- _What to do_:
Answer these questions from the anti-bullying text below:
1. In which state was Frank Podobnik a state special education director?
2. What are bystanders encouraged to do?
3. What are Utah's schools being urged to increase?

[start Extract provided]

Anti-Bullying Strategies for Schools
Editor’s note: Following the tragic death of Lizzy Tichenor, a Black, Autistic Utah girl who died by suicide after reporting bullying at school, the Institute for Disability Research, Policy & Practice has joined with other Utah disability organizations in urging Utah’s schools to increase inclusion and support of students with disabilities.
Students with disabilities—including behavioral and emotional disorders, autism, intellectual disabilities, health impairments and learning disabilities—are at a higher risk of bullying than their peers.
Below is some advice from Frank Podobnik, a former school psychologist and former state special education director in Montana. He currently works at the Institute for Disability as a technical assistance specialist for the Center for Technical Assistance for Excellence in Special Education. TAESE is part of the Institute.
You’ve likely already seen a public service announcement about the right way to respond to bullying. Some typical responses are to support the person being bullied, stand with them and help them not feel alone. Bystanders are also encouraged to tell an adult.
Those are great responses. There are also some good anti-bullying programs out there that can make a difference, enlisting the whole school in bully-proofing efforts while recognizing and rewarding good behavior. (Two such programs are listed at the end of this post.) But Frank Podobnik knows how complicated responding to bullies can be.

[end Extract provided]
[start Entries]

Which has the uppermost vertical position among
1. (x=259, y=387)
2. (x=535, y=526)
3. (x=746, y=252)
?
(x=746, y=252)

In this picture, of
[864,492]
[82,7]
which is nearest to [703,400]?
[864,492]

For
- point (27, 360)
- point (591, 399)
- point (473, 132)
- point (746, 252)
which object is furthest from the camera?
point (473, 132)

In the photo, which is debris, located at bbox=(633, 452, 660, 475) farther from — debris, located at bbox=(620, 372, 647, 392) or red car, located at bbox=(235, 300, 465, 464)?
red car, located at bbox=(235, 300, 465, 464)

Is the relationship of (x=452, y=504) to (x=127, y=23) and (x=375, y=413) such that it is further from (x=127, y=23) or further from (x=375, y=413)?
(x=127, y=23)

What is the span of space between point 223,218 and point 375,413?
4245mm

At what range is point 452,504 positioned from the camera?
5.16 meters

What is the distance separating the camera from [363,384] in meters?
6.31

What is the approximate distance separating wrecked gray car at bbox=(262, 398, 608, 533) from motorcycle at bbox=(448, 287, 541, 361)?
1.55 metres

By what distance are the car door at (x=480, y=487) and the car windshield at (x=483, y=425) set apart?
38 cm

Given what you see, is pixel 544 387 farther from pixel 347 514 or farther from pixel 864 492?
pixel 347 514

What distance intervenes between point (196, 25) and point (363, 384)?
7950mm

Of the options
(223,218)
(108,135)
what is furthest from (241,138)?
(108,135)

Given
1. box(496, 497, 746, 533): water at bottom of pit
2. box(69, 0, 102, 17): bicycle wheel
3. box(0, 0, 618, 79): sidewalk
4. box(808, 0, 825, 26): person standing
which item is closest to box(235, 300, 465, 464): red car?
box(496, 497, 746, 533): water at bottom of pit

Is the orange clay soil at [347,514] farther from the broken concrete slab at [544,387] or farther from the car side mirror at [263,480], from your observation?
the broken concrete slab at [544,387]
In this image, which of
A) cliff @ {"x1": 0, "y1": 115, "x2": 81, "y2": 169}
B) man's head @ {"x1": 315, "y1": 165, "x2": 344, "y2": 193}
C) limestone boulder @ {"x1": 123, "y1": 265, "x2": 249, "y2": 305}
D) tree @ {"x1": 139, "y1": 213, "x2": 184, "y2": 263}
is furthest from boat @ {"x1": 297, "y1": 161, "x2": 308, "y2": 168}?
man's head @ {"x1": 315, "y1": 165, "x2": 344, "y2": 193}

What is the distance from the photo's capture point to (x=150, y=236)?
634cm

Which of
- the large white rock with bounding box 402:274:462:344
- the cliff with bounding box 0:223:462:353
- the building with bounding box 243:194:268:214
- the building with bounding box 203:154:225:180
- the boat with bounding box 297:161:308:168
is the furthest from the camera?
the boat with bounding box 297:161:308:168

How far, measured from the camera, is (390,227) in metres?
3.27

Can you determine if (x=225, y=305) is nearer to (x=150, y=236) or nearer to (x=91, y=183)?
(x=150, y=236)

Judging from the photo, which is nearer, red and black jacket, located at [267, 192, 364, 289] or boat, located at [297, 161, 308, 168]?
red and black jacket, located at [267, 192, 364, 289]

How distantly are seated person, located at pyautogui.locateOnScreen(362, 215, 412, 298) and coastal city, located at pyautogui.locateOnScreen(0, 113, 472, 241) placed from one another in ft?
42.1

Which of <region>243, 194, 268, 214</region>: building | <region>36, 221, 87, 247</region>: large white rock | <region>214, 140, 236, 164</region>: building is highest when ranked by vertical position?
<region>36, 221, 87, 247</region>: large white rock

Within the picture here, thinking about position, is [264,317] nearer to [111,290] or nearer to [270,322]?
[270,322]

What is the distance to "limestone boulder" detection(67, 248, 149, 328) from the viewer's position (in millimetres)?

[end Entries]

- _Complete output_:
1. Montana.
2. Tell an adult.
3. Inclusion and support of students with disabilities.